7.Perundungan. Memborbardir anak dengan perintah, arahan, ancaman dan kekerasan. Sedihnya, ini akan membuat anak cenderung cemas, susah percaya kepada orang lain dan kurang percaya diri. Dan lebih prihatin lagi, "Orangtua bisa saja membentuk anaknya menjadi seperti yang diinginkannya, tapi anaknya yang paling menderita," tulis Grover.

6.  Inkonsistensi. Orangtua yang mengubah pikirannya setiap lima menit seperti cuaca dan sulit mengambil keputusan, "kemungkinan besar akan menumbuhkan anak yang tidak stabil secara emosional," jelas Grover. "Menyediakan rumah yang stabil dan konsisten mungkin tidak selalu bisa, tapi menyediakan pola asuh yang stabil dan konsisten sangat mungkin."

5. Kritik dan membanding-bandingkan. Bagi yang pernah mengalami hal ini saat masih kecil, pasti tahu betap sesaknya saat mendengar orangtua sendiri membanding-bandingkan kita dengan anak tetangga, atau teman arisannya. Jangan ulangi kekeliruan ini. Mungkin terdengar remeh atau tidak ada maksud apa pun, tapi "hanya dibutuhkan satu momen tidak disengaja untuk menyakiti anakmu dengan kritikan atau perbandingan—tapi dibutuhkan waktu seumur untuk mereka pulih," tegas Grover. 

4. Nyaris tidak ada batasan dan struktur. Tidak ada jadwal dan rutinitas yang konsistensi. Plus, anak diperbolehkan melakukan apa pun, meskipun hal tersebut berbahaya atau tidak menghargai orang lain. Atau sebaliknya, struktur dan batasan overdosis. Tips Grover: temukan keseimbangan agar anak lebih siap saat masuk di dunia kerja atau bersosialiasi dengan orang lain. 

3. Mengabaikan. Lalai. Idealnya ini tidak terjadi, tapi banyak orang dewasa melakukan ini karena misalnya, "terlalu mencurahkan diri ke pekerjaan, mendelegasikan tanggung jawab orangtua kepada anak paling besar atau nenek/kakek." Orangtua ketinggalan acara-acara penting anak di sekolah, tidak pernah belajar mendengarkan—padahal ini merupakan obat paling mujarab untuk menyembuhkan berbagai konflik. Habiskan lebih banyak waktu bersama anak, dengarkan dan identifikasi kebutuhan mereka. 
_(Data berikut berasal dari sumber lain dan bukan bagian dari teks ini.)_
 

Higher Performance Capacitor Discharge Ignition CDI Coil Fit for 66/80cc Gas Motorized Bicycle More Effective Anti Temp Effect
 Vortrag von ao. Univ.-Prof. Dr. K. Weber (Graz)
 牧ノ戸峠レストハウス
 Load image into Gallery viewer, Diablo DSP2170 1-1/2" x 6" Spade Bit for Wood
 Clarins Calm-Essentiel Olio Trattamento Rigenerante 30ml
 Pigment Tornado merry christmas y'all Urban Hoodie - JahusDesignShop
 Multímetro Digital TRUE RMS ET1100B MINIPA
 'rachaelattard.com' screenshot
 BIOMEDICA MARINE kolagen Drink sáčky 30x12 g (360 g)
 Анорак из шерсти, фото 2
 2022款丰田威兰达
2. Menyepelekan kesulitan belajar. Dan dengan cepat memberi label 'pemalas' atau 'tidak peduli dengan sekolah', "sehingga gagal memahami penyebab sebenarnya," tulis Grover.  
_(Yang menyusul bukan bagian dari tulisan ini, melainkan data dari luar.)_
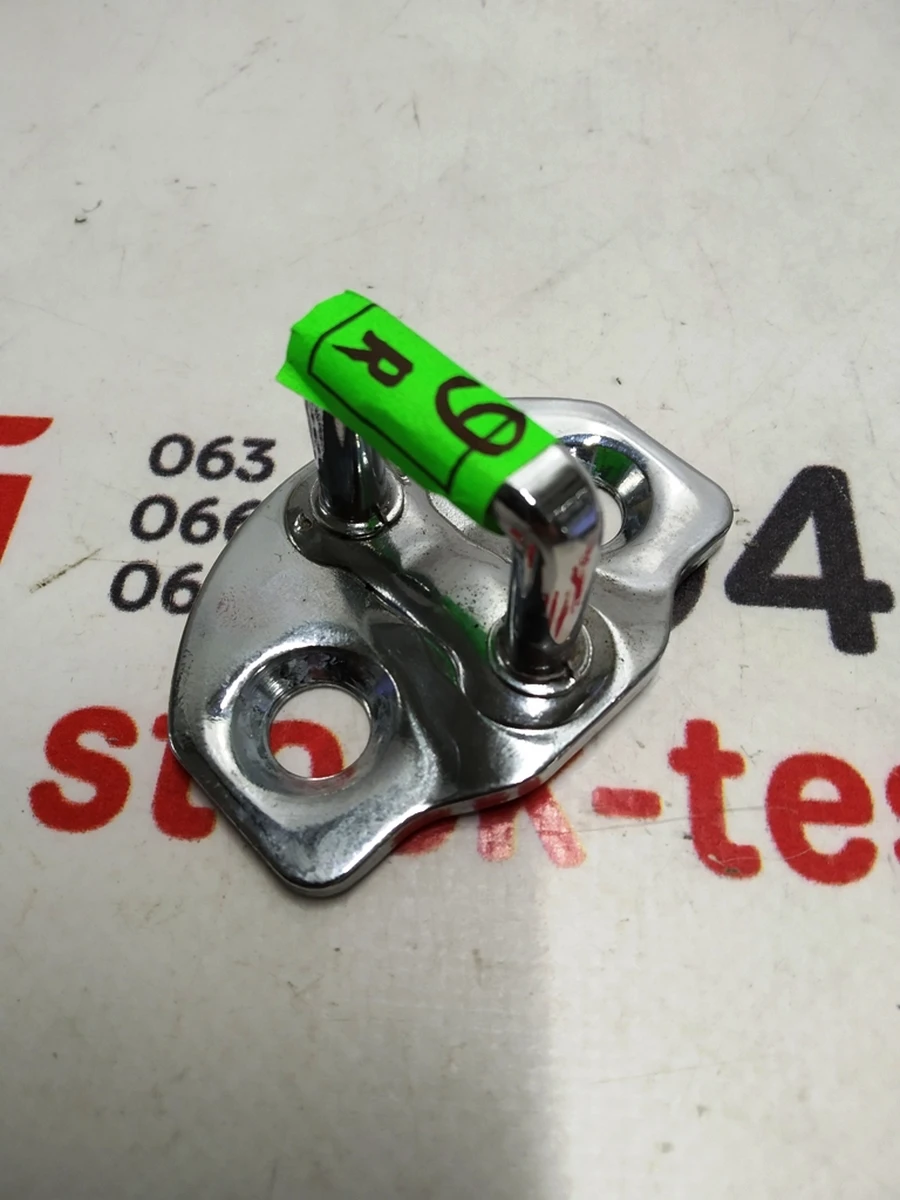 6 LATCH STRIKER, FR, Tesla model X, model X Mar 2021 1034472-00-F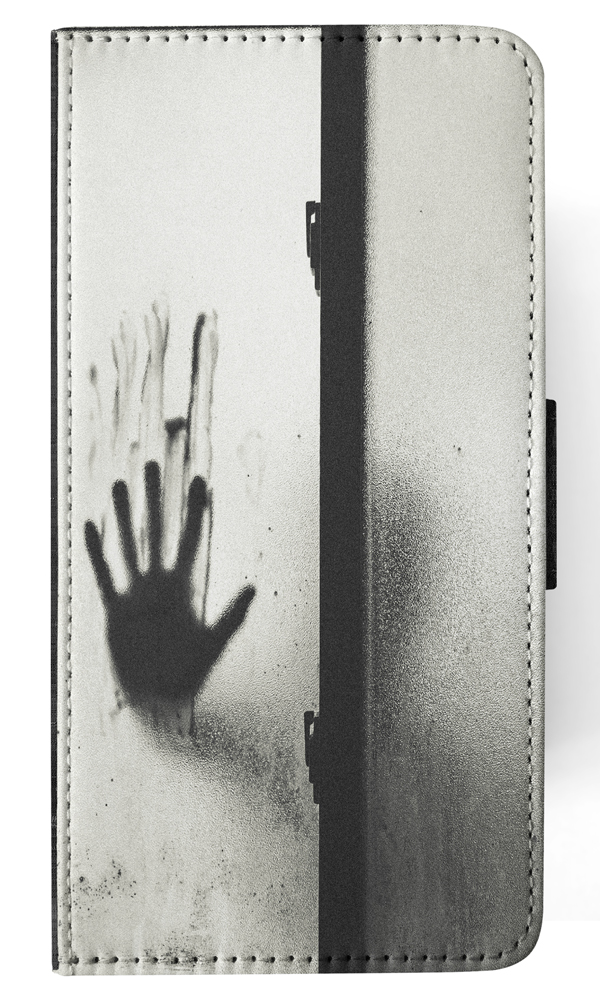 FLIP CASE FOR SAMSUNG GALAXY|EERIE CREEPY SCARY HANDPRINT - Picture 72 of 120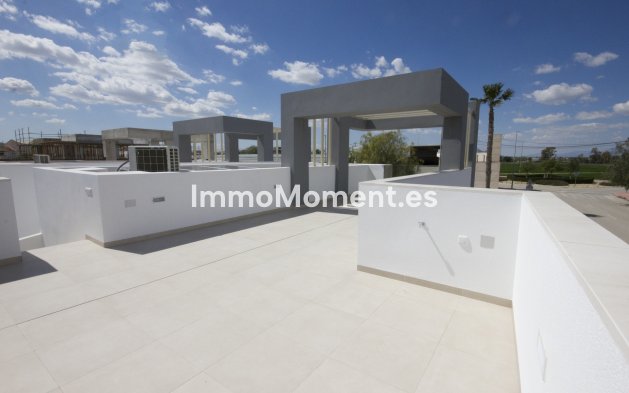 Nieuwbouw - Low-bungalow - San Fulgencio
1. Meremehkan perasaan mereka. "Ketika anakmu mengungkapkan perasaan dan ketidakpercayaan diri mereka kepadamu, demi apa pun, jangan pernah menentangnya, memperbaikinya, menawarkan nasihat tanpa diminta, atau menggunakannya sebagai kesempatan untuk mengkotbahinya tentang pengalamanmu," jelas Grover. Belajarlah untuk sensitif dan mengerti kondisi mereka.